While overseeing the construction of a new middle school in Lake Oswego, Oregon, Skanska USA Building superintendent Jacob Parker noticed that one of the rocks his crew had dredged up was not your average hunk of stone, according to the Tualatin Historical Society. In fact, he'd never seen anything like it before.

The massive chunk of rhyolite recently discovered.
This massive chunk of rhyolite was recently discovered by construction workers in Oregon. It is an extremely rare find. YouTube/Tualatin Historical Society

Struck by its distinctiveness of color and texture, Parker contacted Scott Burns, a professor of geology at Portland State University and the president of the Tualatin Ice Age Foundation, according to a Skanska press release. Founded in 2018, the organization works to educate residents of the eponymous city about the impact of the Ice Age on the local landscape.

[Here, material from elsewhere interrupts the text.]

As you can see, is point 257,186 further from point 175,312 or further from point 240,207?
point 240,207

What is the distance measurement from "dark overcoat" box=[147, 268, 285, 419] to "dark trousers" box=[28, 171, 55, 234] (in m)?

When he arrived at the site to examine the rock, Burns confirmed Parker's suspicions. The rock was indeed an extraordinary find, so much so that he'd "never seen" one "like [it], not at all," he said, according to the historical society. It was rhyolite, a type of igneous rock so rare in the area that only one other specimen has ever been discovered. That one was lost over the years.

"Basically, this is just a very, very rare rock," Burns told KATU, adding that he was "very excited" by the find.

Formed when the multiple layers of lava expelled during a volcanic eruption harden as they cool, rhyolite is rich in silica and often pink or gray in color, according to Geology.com. This specimen measures 3-feet long, 4-feet wide, and 2-feet high and weighs approximately 2,000 pounds, according to the Skanska press release. It was likely carried from Montana or Canada to the Pacific Northwest by the Missoula Floods, a large-scale lake overflow event that occurred more than 15,000 years ago.

"We believe it's an ice-rafted glacial erratic," Burns said, according to the Tualatin Historical Society. "That is, it fell onto the glaciers up in British Columbia, Alberta, Canada, or Montana," after which it became "part of the dam that blew apart in the Missoula Floods, and it floated down here and was then dropped."

He described the rock as "a major geological find."

Once the news of the discovery became widely known, the Tualatin Ice Age Foundation and the Lake Oswego School District came to an agreement that enabled the Foundation to take possession of the rock and the district to continue moving forward with construction. The rock is scheduled for transport to the Tualatin Ice Age Tourism Foundation at the Tualatin Heritage Center on May 17, where it will be put on display.